Electricity
1) Where Europe Stands Now
EU-27, 2024: Renewables rose from 34% (2019) to 47% (2024); solar overtook coal for the first time; wind remained the 2nd-largest source.
Q1-2025: Renewables share eased to 42.5% (vs 46.8% in Q1-2024) as wind/hydro output fell; solar rose from 41 TWh → 55 TWh YoY but couldn’t fully offset.
Global context: Renewables supplied ~one-third of world power in 2024; clean (RE+nuclear) covered ~two-fifths.
2) What’s Driving (and Dragging) the Mix
Capacity buildout: IEA projects renewables’ electricity share rising from ~30% (2023) to ~46% (2030) globally; Europe is ahead but weather risk remains.

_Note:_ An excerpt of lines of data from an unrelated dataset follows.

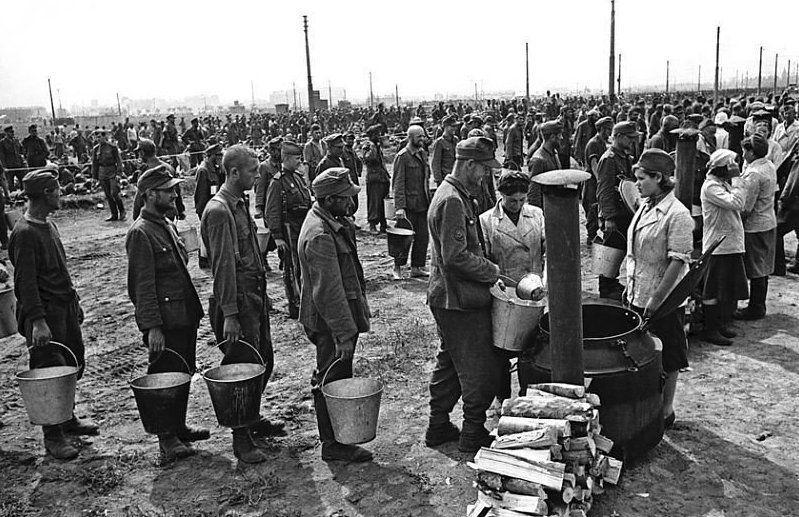 В лагере немецких военнопленных. Весна 1945 г.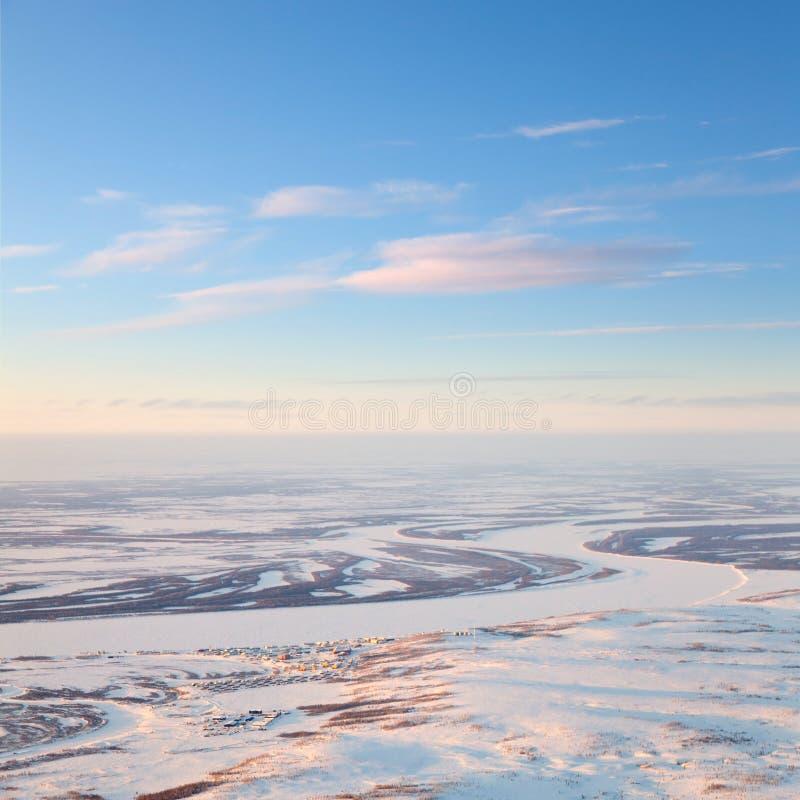 Λίγο χωριό tundra, τοπ άποψη στοκ φωτογραφίες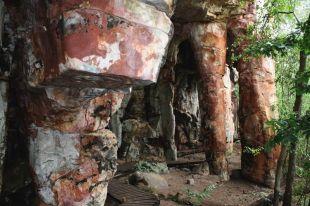 Visita guiada debate arqueologia e conservação de arte rupestre no Município
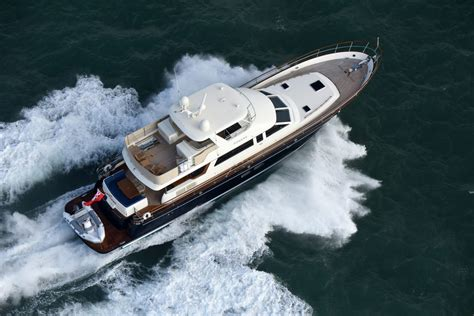 hinckley company unveils  hunt ocean    fast expedition yachts hunt yachts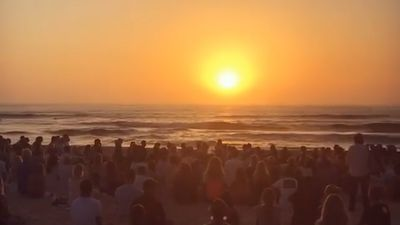 Model Annalise Braakensiek farewelled by hundreds of mourners at touching Bondi Beach memorial service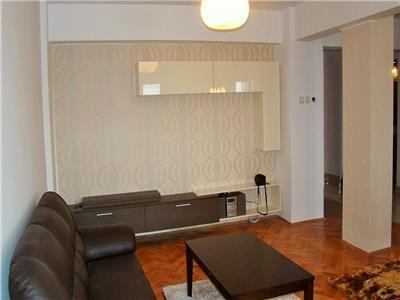 Apartament 4 camere in Piata Cipariu, 100 mp, zona Centrala, cu view!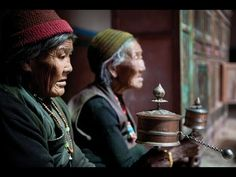 Nepal in the restricted area of Mustang: Elderly women sit in Lo Manthang to spin prayer wheels and pray together. This is a daily communal ritual for most retired Loba. (Taylor Weidman/The Vanishing Cultures Project) # Om Mani Padme Hum, Mantra, Tai Chi, Mustang, Rain Shadow, Buddha, Mudras, Les Continents, The Vanishing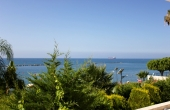 9336, 3 Bedroom Seafront Apartment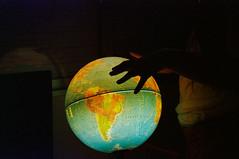 Around the world (Diego Leon y Bethencourt) Tags: kodak colorplus 200 canon eos 300 ef 28 90 patones torrelaguna chinchon madrid atazar mercados analogico film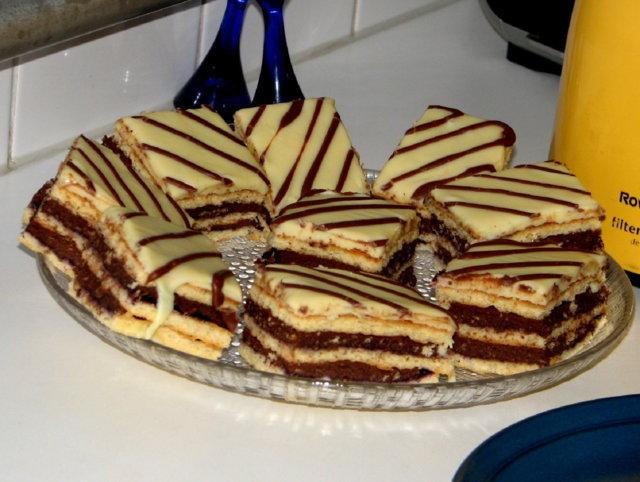 Reseptikuva: SuklaaRaitakakku tai Leivokset 12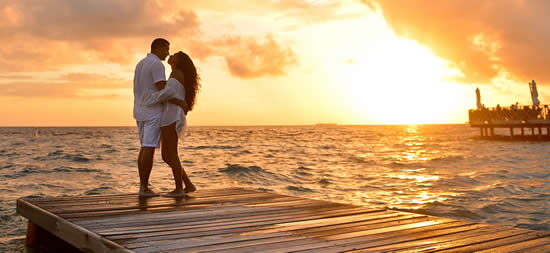 10 Best Honeymoon Hotels in Maldives 2018, Most Romantic Maldives Resorts, Amazing deals on top 10 best romantic hotels and resorts in Maldives. Book with us to make sure you're getting the best accomodation  at the best price, beat honeymoon villas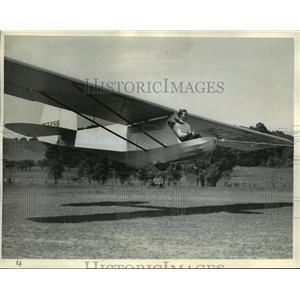 """1939 Press Photo The pilot has the """"stick"""" back between his knees - mja03303"""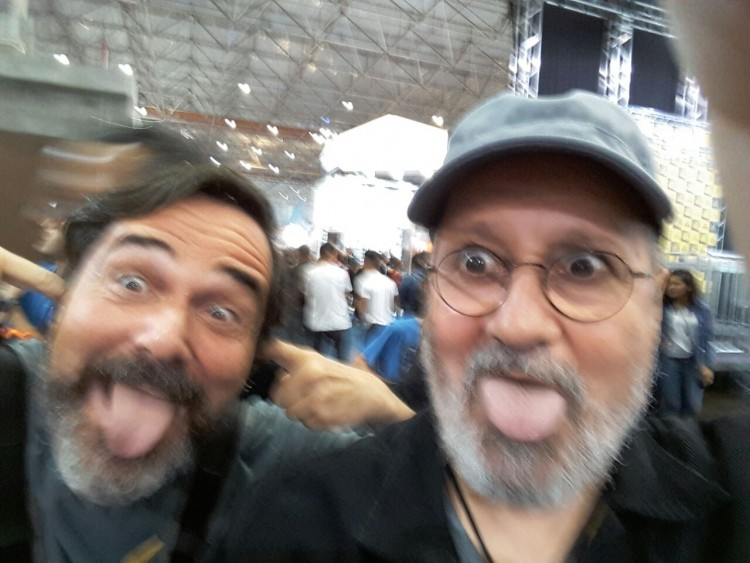 À esquerda o autor do blog com o guitarrista Natan Marques, ambos em meio ao ruído insuportável do evento (Foto: Carlos Bozzo Junior)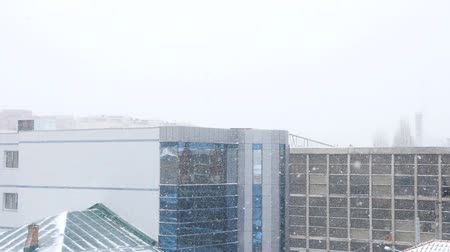 korlát : Buildings in the city in heavy snow storm. Slow motion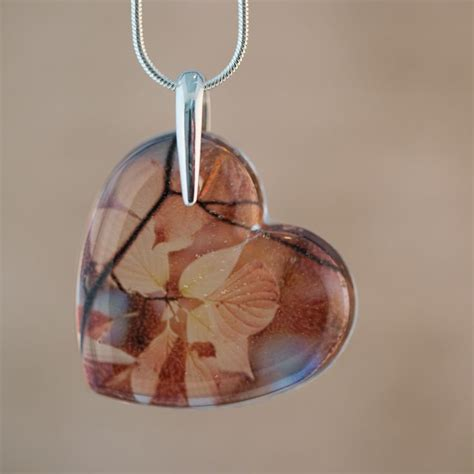 make resin jewelry 624 best images about resin on resin crafts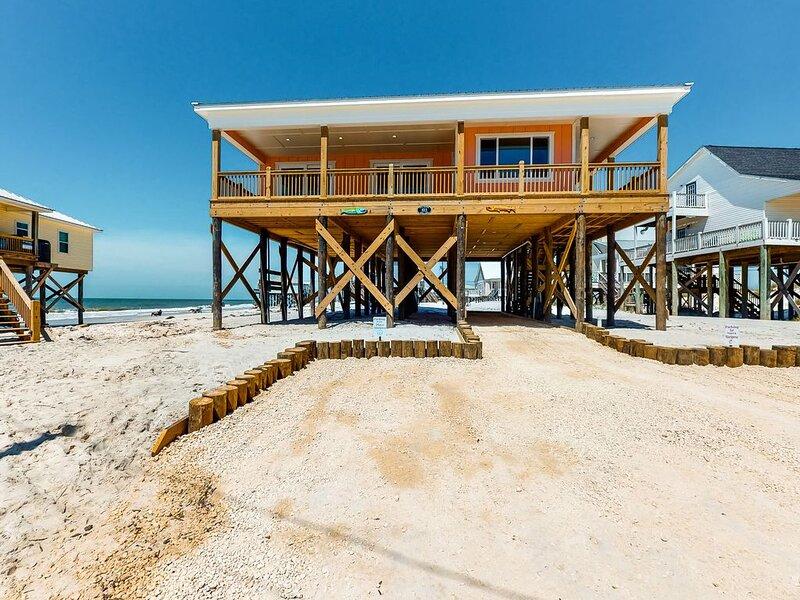 New listing! Amazing, dog-friendly, beachfront escape w/ full kitchen & balcony, holiday rental in Coden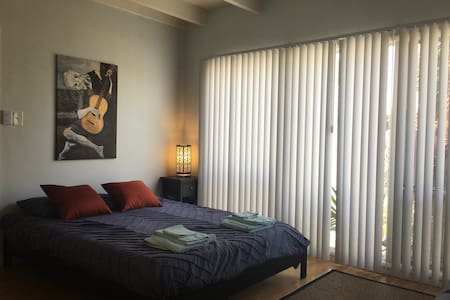 Private Studio in the Heart of Downtown Long Beach - Long Beach - Wohnung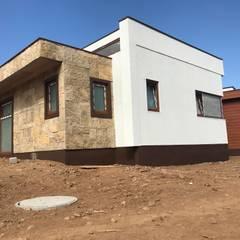 Construcción Terminada Vivienda Premium Lt37 / 125m2 / Fundo Loreto. La Serena.: Casas prefabricadas de estilo  por Territorio Arquitectura y Construccion - La Serena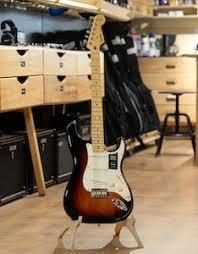 <b>Электрогитара Fender Player Stratocaster</b> Sunburst, с корпусом из ...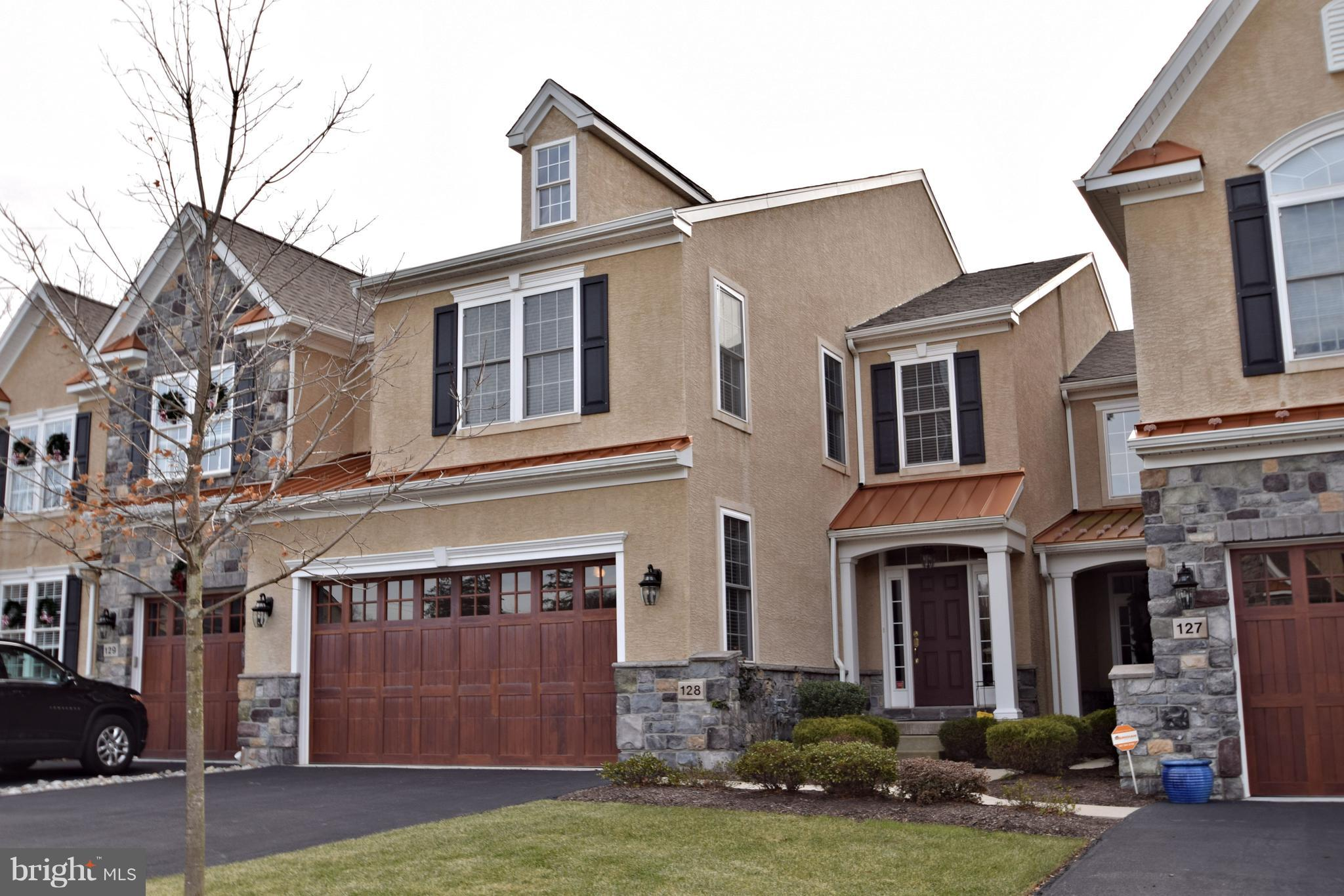 128 CARRIAGE COURT, PLYMOUTH MEETING, PA 19462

Policy floor: AFIR, REPowerEU, and ETS tighten the screws on fossil generation and ease grid connection/permits for wind/solar and storage. (Trend synthesis from Ember & EU updates.)
System flexibility: Storage, interconnectors, demand response, and electrification loads (EVs, heat pumps, data centers) require smarter balancing (IEA, Electricity 2024/25).
3) 2025 Priorities into 2030
Weather-proofing the mix: More firm clean (hydro+pumped, nuclear life-extension) and storage to cushion low-wind periods.
Accelerated grids: Cross-border capacity and dynamic congestion management to unlock stranded renewables.
Markets that reward flexibility: Locational signals, capacity for fast reserve, and time-of-use retail pricing.
Cultural note (EU): Cross-border travel and pan-EU commerce make interoperable, low-carbon power and transparent guarantees of origin increasingly visible to consumers and corporates.